Le lendemain du jour où Jean avait eu cet entretien avec les envoyés du Sanhédrin, il vit le Sauveur qui venait de remporter sa victoire au désert, et il le signala à ses disciples, en disant : Voilà l'Agneau de Dieu qui ôte le péché du monde ( Jean I, 29).

On a cru trouver une contradiction entre ce témoignage de Jean sur Jésus et le précédent, où il le dépeint comme un juge, qui a son van en sa main et qui nettoiera parfaitement son aire, qui recueillera son froment dans le grenier et brûlera la balle au feu qui ne s'éteint point. Mais on a oublié que, jusqu'à ce moment, la prédication de Jean aussi bien que son baptême, poursuivaient un seul but : la rémission des péchés. Et lorsqu'il comparait la révélation qu'il avait eue sur la personne de Jésus à l'occasion de son baptême, avec ce qu'il avait entendu et vu de lui ; lorsqu'il la comparait avec ce qu'il avait lu dans le prophète Esaïe (LIII) sur le Messie, il devait nécessairement arriver à cette conclusion, que le jugement de Dieu, qu'il avait annoncé, s'accomplirait précisément par le Sauveur lui-même.

L'Agneau de Dieu, l'homme de douleur, celui qui est attaché à la croix est aussi un juge, non seulement dans la vie à venir ; mais dans celle-ci, où il est mis pour être aux uns une occasion de chute, et aux autres de relèvement. Jean signale Jésus à ses disciples comme celui auquel il a si souvent rendu témoignage.

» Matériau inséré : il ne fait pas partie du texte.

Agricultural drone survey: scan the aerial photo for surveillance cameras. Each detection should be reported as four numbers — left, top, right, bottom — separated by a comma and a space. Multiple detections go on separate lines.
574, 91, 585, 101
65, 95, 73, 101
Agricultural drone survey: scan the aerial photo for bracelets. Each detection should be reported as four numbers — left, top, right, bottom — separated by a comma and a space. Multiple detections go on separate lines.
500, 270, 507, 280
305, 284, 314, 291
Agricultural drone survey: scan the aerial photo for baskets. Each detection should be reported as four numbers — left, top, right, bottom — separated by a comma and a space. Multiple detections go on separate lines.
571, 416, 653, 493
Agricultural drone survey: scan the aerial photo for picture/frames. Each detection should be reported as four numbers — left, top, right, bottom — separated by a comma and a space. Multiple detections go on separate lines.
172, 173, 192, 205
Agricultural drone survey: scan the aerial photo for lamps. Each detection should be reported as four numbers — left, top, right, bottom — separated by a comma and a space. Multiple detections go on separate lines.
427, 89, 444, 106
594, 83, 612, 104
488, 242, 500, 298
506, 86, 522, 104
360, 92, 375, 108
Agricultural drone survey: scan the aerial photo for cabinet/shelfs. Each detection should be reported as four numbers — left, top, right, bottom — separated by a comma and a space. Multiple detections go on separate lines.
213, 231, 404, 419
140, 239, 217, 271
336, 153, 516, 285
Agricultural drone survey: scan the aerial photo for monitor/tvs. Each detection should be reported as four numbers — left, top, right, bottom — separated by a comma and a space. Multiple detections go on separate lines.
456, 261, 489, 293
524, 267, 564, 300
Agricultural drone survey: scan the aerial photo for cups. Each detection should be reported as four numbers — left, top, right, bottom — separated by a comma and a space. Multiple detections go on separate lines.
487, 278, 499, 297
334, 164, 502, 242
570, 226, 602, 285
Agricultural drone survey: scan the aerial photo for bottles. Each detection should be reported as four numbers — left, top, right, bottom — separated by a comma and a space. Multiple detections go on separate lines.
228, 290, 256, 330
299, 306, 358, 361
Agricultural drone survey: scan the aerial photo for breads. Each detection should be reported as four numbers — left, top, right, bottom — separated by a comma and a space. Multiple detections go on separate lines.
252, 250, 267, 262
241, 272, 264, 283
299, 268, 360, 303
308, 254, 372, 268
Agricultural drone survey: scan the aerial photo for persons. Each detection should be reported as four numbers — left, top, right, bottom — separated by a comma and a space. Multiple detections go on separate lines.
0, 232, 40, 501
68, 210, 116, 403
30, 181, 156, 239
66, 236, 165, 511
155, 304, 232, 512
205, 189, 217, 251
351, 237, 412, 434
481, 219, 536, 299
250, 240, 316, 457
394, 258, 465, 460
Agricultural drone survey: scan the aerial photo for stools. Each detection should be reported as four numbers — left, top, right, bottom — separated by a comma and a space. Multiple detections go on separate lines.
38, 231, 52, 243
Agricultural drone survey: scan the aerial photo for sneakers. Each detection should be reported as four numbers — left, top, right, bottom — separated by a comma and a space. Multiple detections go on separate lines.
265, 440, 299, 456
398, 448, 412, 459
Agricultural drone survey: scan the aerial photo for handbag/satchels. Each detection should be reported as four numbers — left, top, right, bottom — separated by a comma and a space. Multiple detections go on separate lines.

Le lendemain, voyant Jésus qui marchait, il le montra de nouveau à ses disciples, et c'est alors seulement que deux d'entre eux se décidèrent à le suivre ; c'étaient André, frère de Simon, et Jean, qui plus tard était couché sur le sein de Jésus (Jean XIII, 23). Telle est l'humilité de ce disciple, dont il ne se départ jamais dans tout le cours de son Évangile, qu'il ne prononce jamais son nom. « Le disciple que Jésus aimait » ou bien, « cet autre disciple », telle est, la désignation sous laquelle Jean parle de lui-même.

Ce sont les prémices de ceux que le Père a donnés au Fils (Jean XVII, 6. 12). Il les trouve sans les chercher. Ce sont eux qui le cherchent. C'était l'attrait du Père qui les portait vers le Fils. - Jésus s'étant retourné et voyant qu'ils le suivaient, leur dit : Qui cherchez-vous ? Ainsi il se laisse volontiers trouver ; il vient au-devant d'eux et il les encourage à parler. Ils lui répondent en apparence indirectement : Maître, où demeures-tu ? Mais Jésus comprend parfaitement le désir de leur coeur, et leur dit : Venez et voyez. Ils allèrent et virent où il logeait et ils demeurèrent avec lui. Et ce jour-là, qui était un moment décisif dans la vie de Jean, s'est gravé si profondément dans le coeur de l'apôtre, qu'il s'est même rappelé l'heure de son entrevue avec le Maître : C'était environ la dixième heure du jour (quatre heures après-midi).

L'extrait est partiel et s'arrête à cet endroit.